→ **EXERCISE GOAL**:
Switch "Spacer" to "Washer" in the part of the entries that opens with the line containing "End Heim Joint" and closes with the line containing "Hotel Alla Citta". Write out only those lines, leaving out the pictures and keeping everything else as it is.

====== RECORD SET

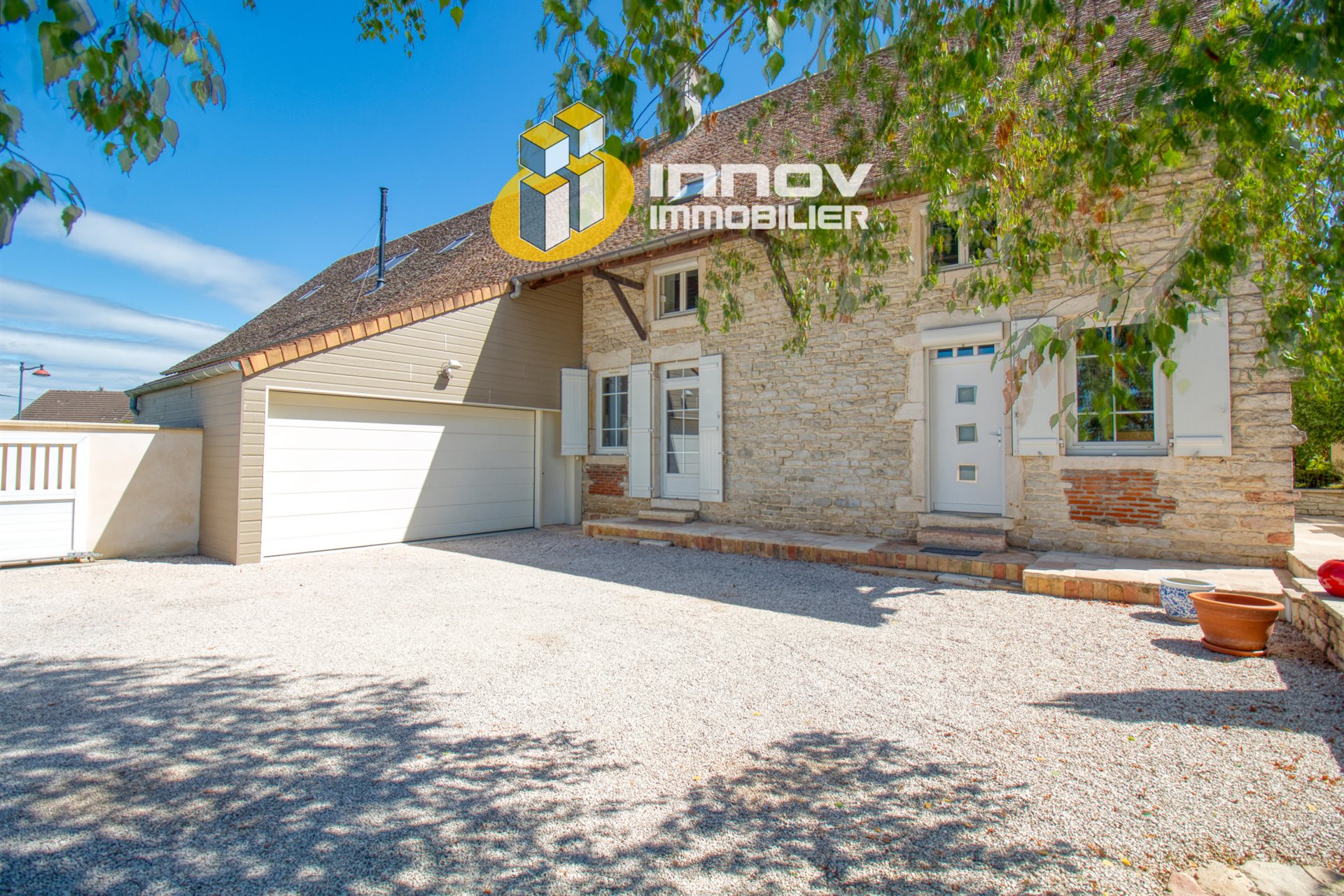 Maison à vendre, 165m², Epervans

============
====== RECORD SET

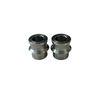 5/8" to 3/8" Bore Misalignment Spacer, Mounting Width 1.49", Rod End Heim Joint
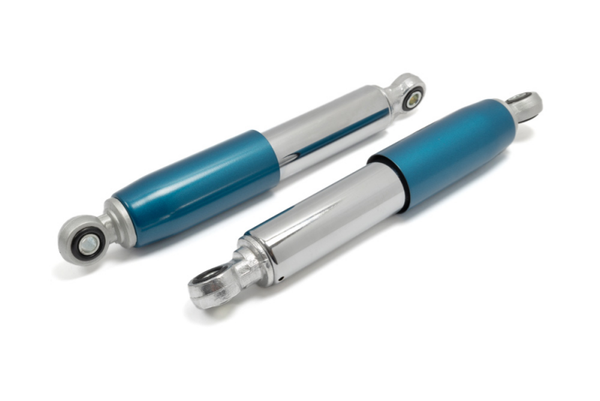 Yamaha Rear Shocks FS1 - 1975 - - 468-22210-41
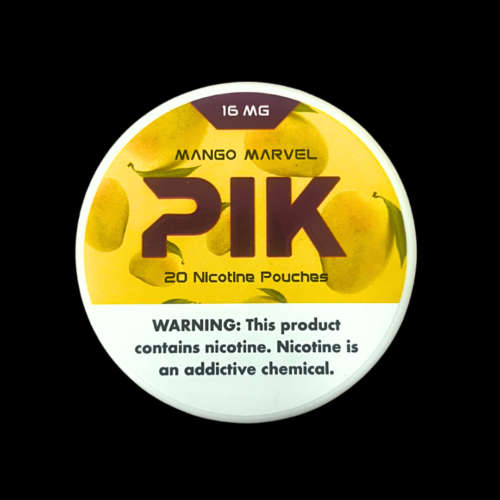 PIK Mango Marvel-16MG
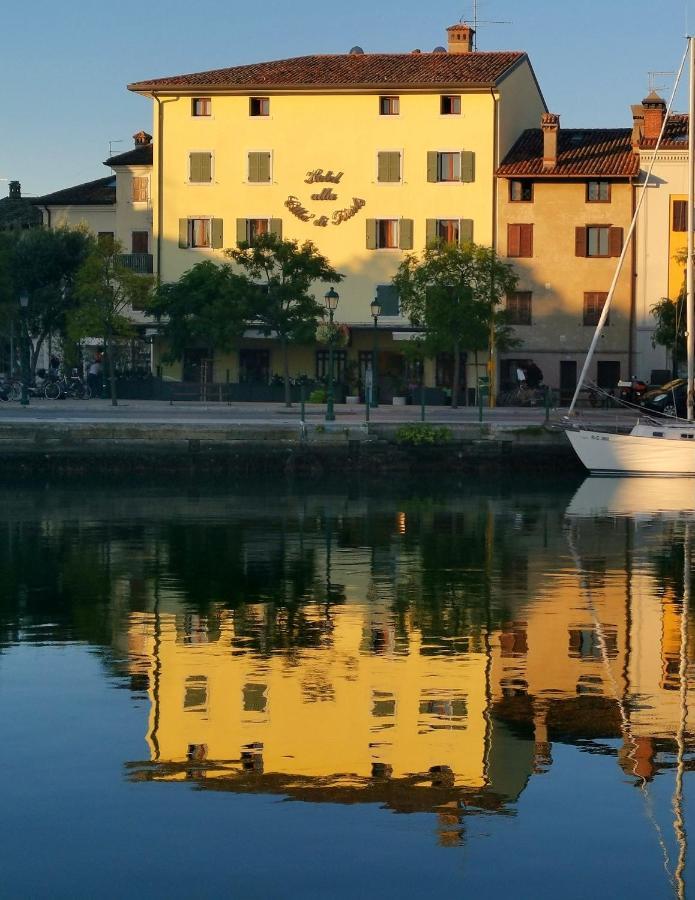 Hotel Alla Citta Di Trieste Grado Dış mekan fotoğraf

============
====== RECORD SET

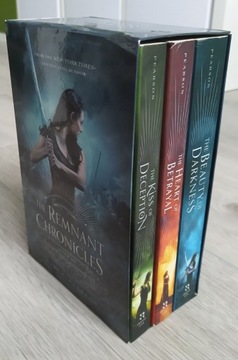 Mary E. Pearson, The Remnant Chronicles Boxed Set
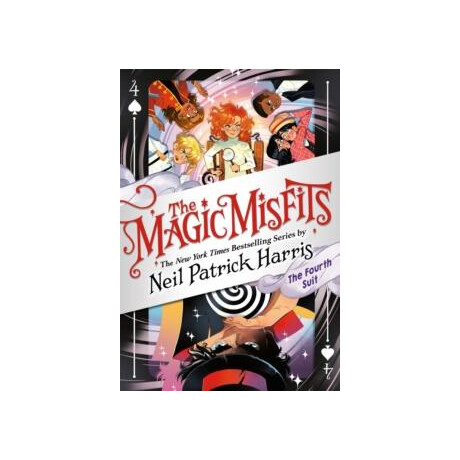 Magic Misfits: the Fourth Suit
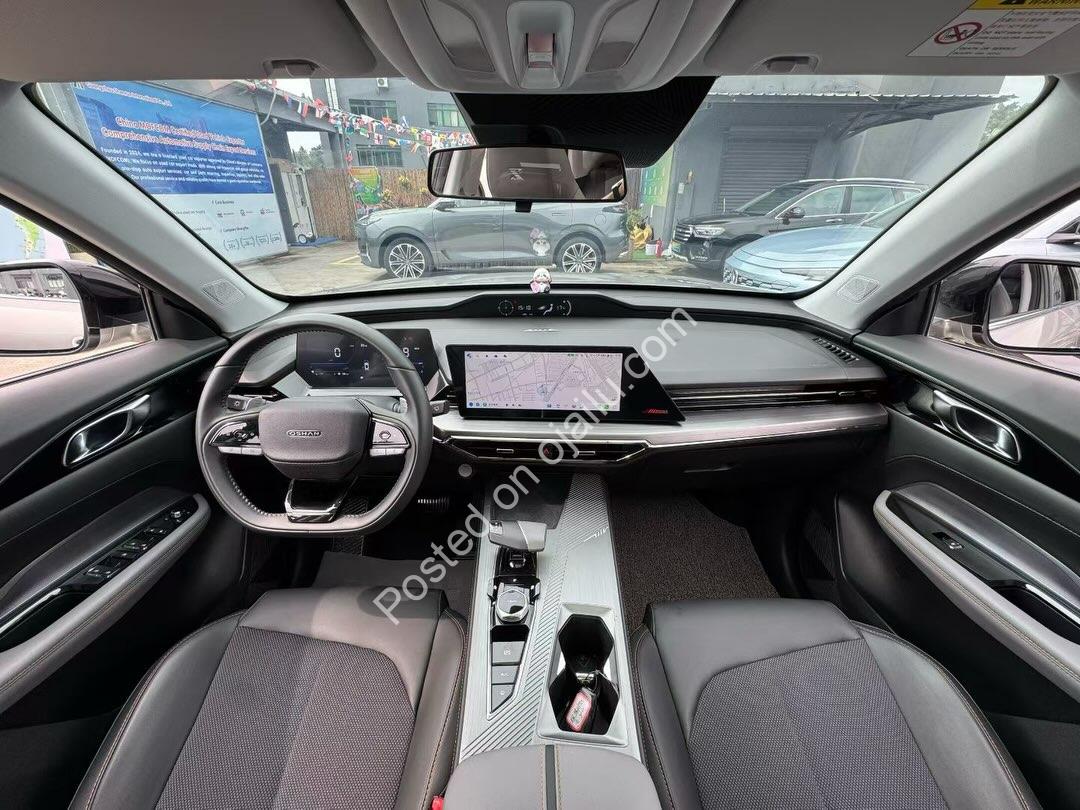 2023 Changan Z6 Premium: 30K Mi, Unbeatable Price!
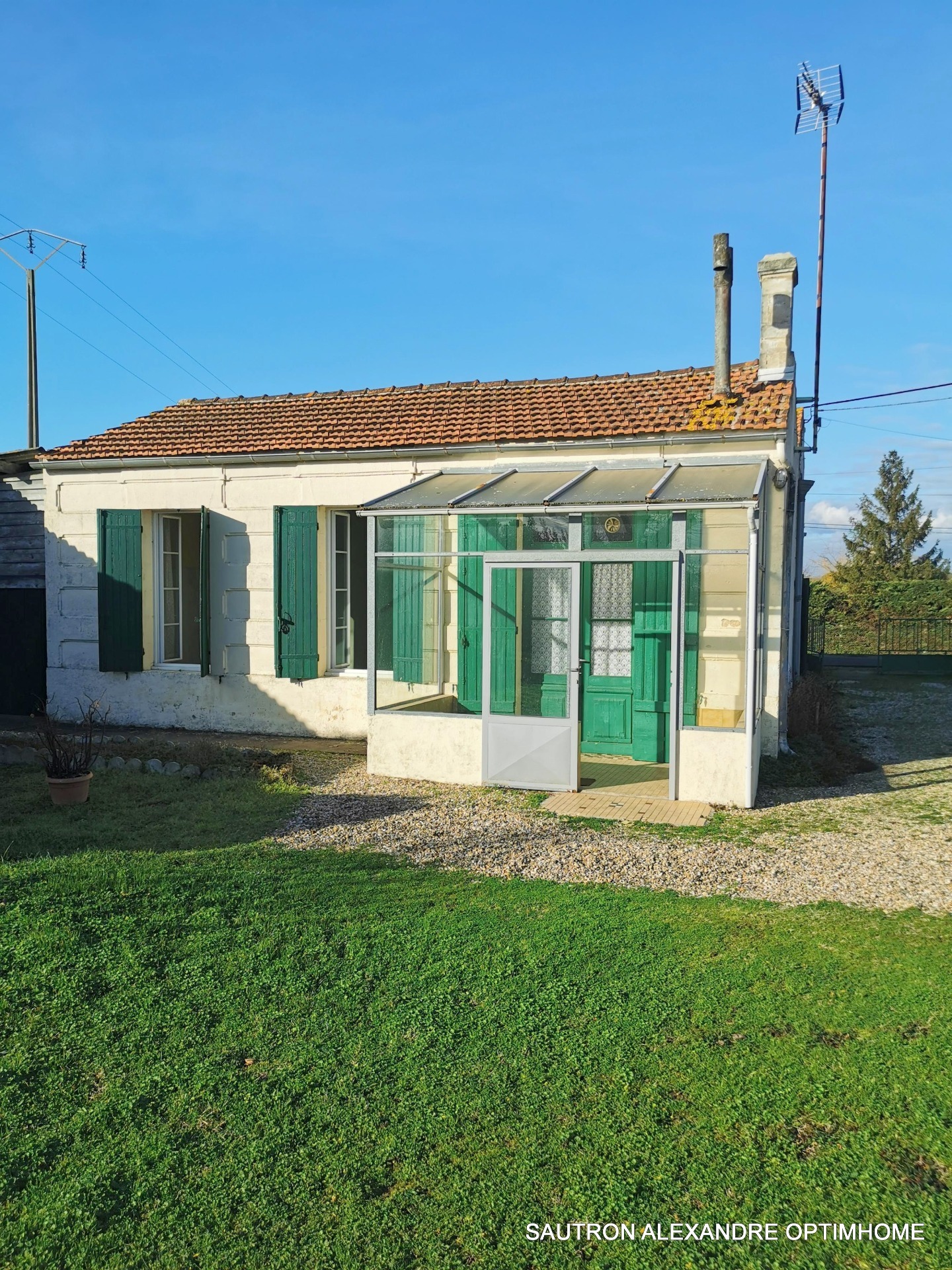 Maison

============

→ **RESPONSE**:
 5/8" to 3/8" Bore Misalignment Washer, Mounting Width 1.49", Rod End Heim Joint
 Yamaha Rear Shocks FS1 - 1975 - - 468-22210-41
 PIK Mango Marvel-16MG
 Hotel Alla Citta Di Trieste Grado Dış mekan fotoğraf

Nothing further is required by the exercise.